Август 1907 года супруги провели, отдыхая в Девоне и Корнуолле, и одним из важнейших дел Голсуорси в это время стало посещение тюрьмы в Дартмуре. «Здесь (в Бьюте) мы пробыли до тридцатого августа, затем до 2 сентября побывали в Ту-Бриджис в Дартмуре (где я посетил тюрьму), в сентябре опять жили в Тауне. Здесь великолепно – такой воздух, такие скалы, пески, холмы и тропинки, такое небо. Здесь слишком хорошо, чтобы работать, и аромат тоже чудесный». Наверное, во время этого отдыха Голсуорси решили обзавестись домом на западе, где они смогли бы периодически жить. Они вернулись в Манатон в октябре, затем следующей весной и в том же году они арендовали на много лет вперед ферму Уингстон, вернее, часть фермы, так как в остальных комнатах проживал с семьей сам фермер, мистер Эндакотт.

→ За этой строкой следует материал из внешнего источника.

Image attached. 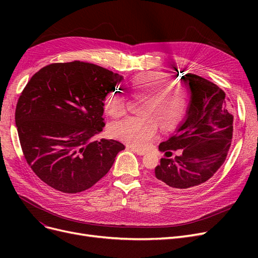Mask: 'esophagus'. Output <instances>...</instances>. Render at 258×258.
I'll return each mask as SVG.
<instances>
[{"instance_id":"esophagus-1","label":"esophagus","mask_w":258,"mask_h":258,"mask_svg":"<svg viewBox=\"0 0 258 258\" xmlns=\"http://www.w3.org/2000/svg\"><path fill=\"white\" fill-rule=\"evenodd\" d=\"M132 151H134L135 153H137L138 155H140V156H142V155H145L146 154V152L145 151H142V150H139V148H136V147H132L131 148Z\"/></svg>"}]
</instances>
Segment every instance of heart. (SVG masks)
Segmentation results:
<instances>
[{"instance_id": "1", "label": "heart", "mask_w": 258, "mask_h": 258, "mask_svg": "<svg viewBox=\"0 0 258 258\" xmlns=\"http://www.w3.org/2000/svg\"><path fill=\"white\" fill-rule=\"evenodd\" d=\"M131 93L145 98L140 107L143 115L130 116L113 122L110 135L119 141L138 148L146 147L159 129H172L182 121L188 107V93L182 84L172 83L163 72L151 71L135 75L130 80ZM128 98L123 91L112 89L103 101L104 111L114 118L127 111Z\"/></svg>"}]
</instances>
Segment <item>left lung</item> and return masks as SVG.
<instances>
[{
  "label": "left lung",
  "mask_w": 258,
  "mask_h": 258,
  "mask_svg": "<svg viewBox=\"0 0 258 258\" xmlns=\"http://www.w3.org/2000/svg\"><path fill=\"white\" fill-rule=\"evenodd\" d=\"M191 97L186 118L174 136L159 144L167 157L155 168V176L174 189H190L204 184L222 167L227 157L233 131L232 104L217 85L187 73ZM181 156L169 159L172 151Z\"/></svg>",
  "instance_id": "1"
}]
</instances>
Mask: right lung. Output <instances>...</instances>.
Segmentation results:
<instances>
[{"mask_svg": "<svg viewBox=\"0 0 258 258\" xmlns=\"http://www.w3.org/2000/svg\"><path fill=\"white\" fill-rule=\"evenodd\" d=\"M122 76L81 61L36 72L18 99L15 120L23 156L44 183L66 194L90 188L124 145L95 141L105 126L103 101Z\"/></svg>", "mask_w": 258, "mask_h": 258, "instance_id": "right-lung-1", "label": "right lung"}]
</instances>
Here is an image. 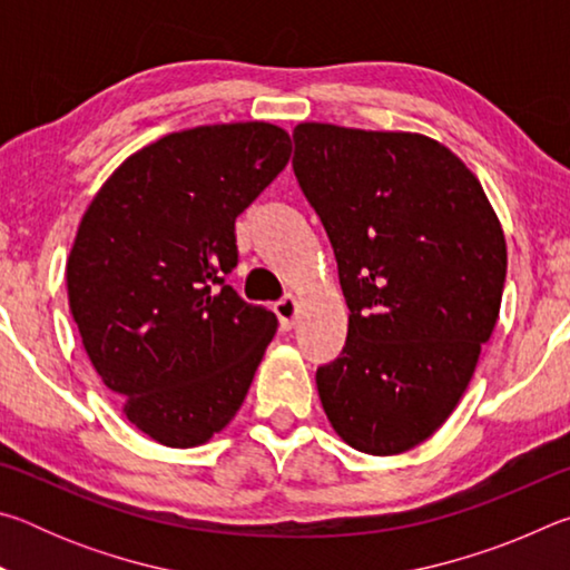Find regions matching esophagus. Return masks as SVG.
I'll return each mask as SVG.
<instances>
[{
    "label": "esophagus",
    "mask_w": 570,
    "mask_h": 570,
    "mask_svg": "<svg viewBox=\"0 0 570 570\" xmlns=\"http://www.w3.org/2000/svg\"><path fill=\"white\" fill-rule=\"evenodd\" d=\"M274 312L278 316V324H282V330H292L296 324V316H298V302L294 296H286L282 302H276Z\"/></svg>",
    "instance_id": "esophagus-1"
}]
</instances>
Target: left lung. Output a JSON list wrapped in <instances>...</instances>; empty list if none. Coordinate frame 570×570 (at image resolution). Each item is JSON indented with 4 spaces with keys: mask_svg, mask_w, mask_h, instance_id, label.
Masks as SVG:
<instances>
[{
    "mask_svg": "<svg viewBox=\"0 0 570 570\" xmlns=\"http://www.w3.org/2000/svg\"><path fill=\"white\" fill-rule=\"evenodd\" d=\"M294 146L350 306L342 354L316 370L322 407L346 445L400 455L458 407L495 330L503 228L480 180L428 135L298 122Z\"/></svg>",
    "mask_w": 570,
    "mask_h": 570,
    "instance_id": "left-lung-1",
    "label": "left lung"
}]
</instances>
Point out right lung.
<instances>
[{"mask_svg":"<svg viewBox=\"0 0 570 570\" xmlns=\"http://www.w3.org/2000/svg\"><path fill=\"white\" fill-rule=\"evenodd\" d=\"M288 132L228 122L170 132L105 180L67 258L72 320L122 414L166 448L236 417L276 316L246 304L236 218L286 168Z\"/></svg>","mask_w":570,"mask_h":570,"instance_id":"obj_1","label":"right lung"}]
</instances>
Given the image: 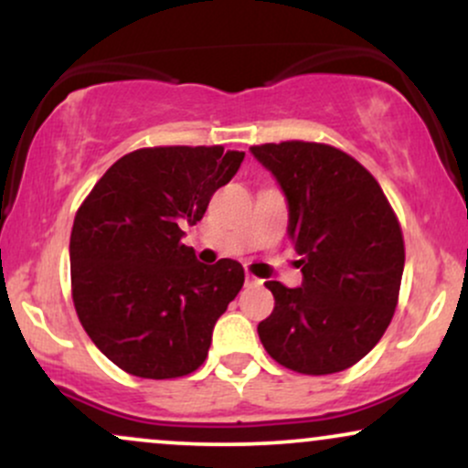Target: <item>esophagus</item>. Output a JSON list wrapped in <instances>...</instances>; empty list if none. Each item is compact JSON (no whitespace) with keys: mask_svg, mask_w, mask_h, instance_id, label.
I'll return each mask as SVG.
<instances>
[{"mask_svg":"<svg viewBox=\"0 0 468 468\" xmlns=\"http://www.w3.org/2000/svg\"><path fill=\"white\" fill-rule=\"evenodd\" d=\"M246 283H261V279H257L255 275H250V272H246Z\"/></svg>","mask_w":468,"mask_h":468,"instance_id":"obj_1","label":"esophagus"}]
</instances>
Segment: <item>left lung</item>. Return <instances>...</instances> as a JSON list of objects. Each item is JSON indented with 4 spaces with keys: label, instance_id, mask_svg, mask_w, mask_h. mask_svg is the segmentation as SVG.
Listing matches in <instances>:
<instances>
[{
    "label": "left lung",
    "instance_id": "1",
    "mask_svg": "<svg viewBox=\"0 0 468 468\" xmlns=\"http://www.w3.org/2000/svg\"><path fill=\"white\" fill-rule=\"evenodd\" d=\"M252 155L288 200V235L303 282H268L275 308L257 325L283 367L336 374L367 354L399 305L405 241L394 208L365 166L324 143H266Z\"/></svg>",
    "mask_w": 468,
    "mask_h": 468
}]
</instances>
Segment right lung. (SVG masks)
<instances>
[{
  "label": "right lung",
  "instance_id": "obj_1",
  "mask_svg": "<svg viewBox=\"0 0 468 468\" xmlns=\"http://www.w3.org/2000/svg\"><path fill=\"white\" fill-rule=\"evenodd\" d=\"M244 152L144 147L122 155L79 207L69 235L72 302L94 346L138 378L196 372L216 321L244 286L233 260L204 266L182 244Z\"/></svg>",
  "mask_w": 468,
  "mask_h": 468
}]
</instances>
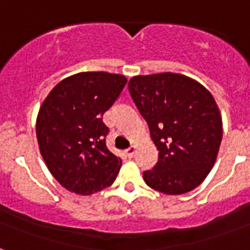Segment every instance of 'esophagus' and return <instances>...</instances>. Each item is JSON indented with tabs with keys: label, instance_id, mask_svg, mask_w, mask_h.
I'll list each match as a JSON object with an SVG mask.
<instances>
[{
	"label": "esophagus",
	"instance_id": "obj_1",
	"mask_svg": "<svg viewBox=\"0 0 250 250\" xmlns=\"http://www.w3.org/2000/svg\"><path fill=\"white\" fill-rule=\"evenodd\" d=\"M125 156L128 158H132L135 156V146H129L128 149H125Z\"/></svg>",
	"mask_w": 250,
	"mask_h": 250
}]
</instances>
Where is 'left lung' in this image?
Wrapping results in <instances>:
<instances>
[{
    "label": "left lung",
    "mask_w": 250,
    "mask_h": 250,
    "mask_svg": "<svg viewBox=\"0 0 250 250\" xmlns=\"http://www.w3.org/2000/svg\"><path fill=\"white\" fill-rule=\"evenodd\" d=\"M128 89L158 150L157 164L143 172L145 183L166 194L194 189L211 170L223 133L211 93L172 72L135 76Z\"/></svg>",
    "instance_id": "1"
}]
</instances>
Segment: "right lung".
Here are the masks:
<instances>
[{
  "mask_svg": "<svg viewBox=\"0 0 250 250\" xmlns=\"http://www.w3.org/2000/svg\"><path fill=\"white\" fill-rule=\"evenodd\" d=\"M127 79L109 72H80L57 84L39 111L41 156L61 186L90 194L111 186L122 161L106 146L102 115L121 96Z\"/></svg>",
  "mask_w": 250,
  "mask_h": 250,
  "instance_id": "1",
  "label": "right lung"
}]
</instances>
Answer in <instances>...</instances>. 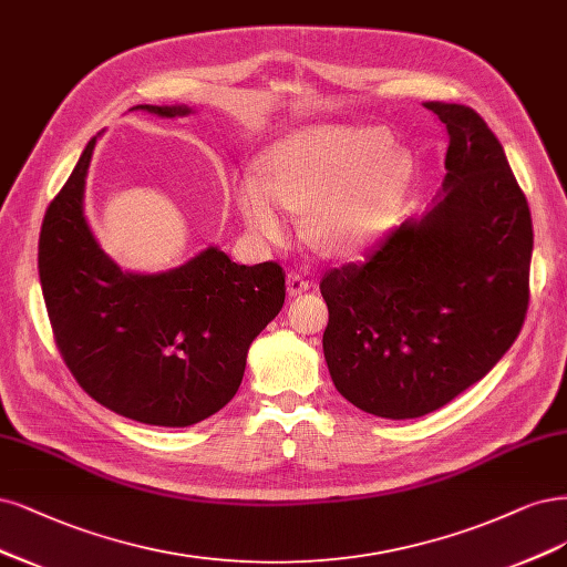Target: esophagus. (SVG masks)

Но в 1907 году они еще кочевали с места на место. «В пятницу мы поедем в Телвертон. У Джека есть разрешение на посещение дартмурской тюрьмы. Это ужасно, но он так давно хочет там побывать», – пишет Ада Моттрэму в конце августа.
Это было первое из его многочисленных посещений тюрьмы, и он, наверное, пришел в ужас при виде жизни, протекавшей за этими стенами; живую картину увиденного он запечатлел в очерках «Дом безмолвия» и «Порядок». Нечеловеческие условия в камерах-одиночках, где протекала жизнь заключенных (даже после того, как истекал срок их одиночного заключения), настолько врезались ему в память, что он уже никогда не смог этого забыть.
«Там, внутри, за высокими стенами, – безмолвие.
Под квадратом неба, замкнутым высокими серыми зданиями, не видно ничего живого, кроме заключенных, да тюремщиков, да кота, который охотится за тюремными мышами...
Прежде чем его (заключенного) допустили в этот Дом безмолвия, он вытерпел, как полагается, полгода полнейшего одиночества, и теперь в маленькой, выбеленной камере с темным полом, который он тщательно моет, остается наедине с собою «всего» четырнадцать часов из двадцати четырех, не считая воскресений, когда он проводит здесь двадцать один час, потому что этот день посвящен богу. Он проводит эти часы, шагая из угла в угол, бормоча про себя, прислушиваясь к малейшему звуку извне, не сводя взгляда с маленького «глазка», в который его могут видеть, а ему ничего не видно».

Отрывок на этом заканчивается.